The only thing that stuck out to me in the episode was how it was going to be faster to get back to the party by exiting a side door and going back through security (sure it is).
Good point, but perhaps it’s not necessarily to queue to pass trough security again once you are in the system.
Just so they were available for Soong to hit with a car, when he had no way of knowing they would be outside.
yep, that was…extremely fortunate (for soong)!
Well, Jurati fixed him up and she's MIA, though they didn't mention that as an possible option
good point.
Since a person can technically live without it, as long as it was removed and the bleeding stopped, not sure how much advanced tech would be needed.
if they left him without a spleen, with all the medical implications it gives, I guess they messed up the timeline once again. Which they keep doing quite often unfortunately.
Ok, so it's impossible. On a SF show with time travel.
Oh well, if this is your attitude…
The band played on anyway.
Yeah, the scene was written that way.
It's entirely possible that that particular song was already part of the bands repertoire and they just picked up her voice cues to follow along.

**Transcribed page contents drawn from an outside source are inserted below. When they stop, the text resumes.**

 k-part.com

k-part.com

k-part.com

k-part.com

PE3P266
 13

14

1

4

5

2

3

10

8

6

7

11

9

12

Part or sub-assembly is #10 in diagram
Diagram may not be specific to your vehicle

Yes, but she would have needed to communicate with the band before and they would have needed to have the parts ready.
Also, it was very apparent that that band was mostly made up of brass lead instruments.
(plus, a big shindig like that doesn't hire a second rate group, they were obviously a well honed band)
true. As I said above, if this scene had been done with a different arrangement, that is without that splendid written brass arrangement, my only issue would basically have been with her singing without a microphone. And without being in the program (at an event like this a random woman does NOT start a song unannounced, security wouldn’t even let her get on the stage).
The Queen had blinking lights on the back of her head in Voyager.
yes, I just find these more annoying. Nothing terrible, anyway.
I've done a number of impromptu singing sessions with bands, and as long as the band is competent and works together (simple enough to say these people do both), and unless the song is very obscure (Pat Benatar is very well known even now), it's not that difficult to play along. I do like the notion that somehow people have less of a problem with the realism of time travel than they do a band knowing how to play impromptu song numbers.
the issue was that it wasn’t in any way impromptu: they had to have scores with written instrumentation.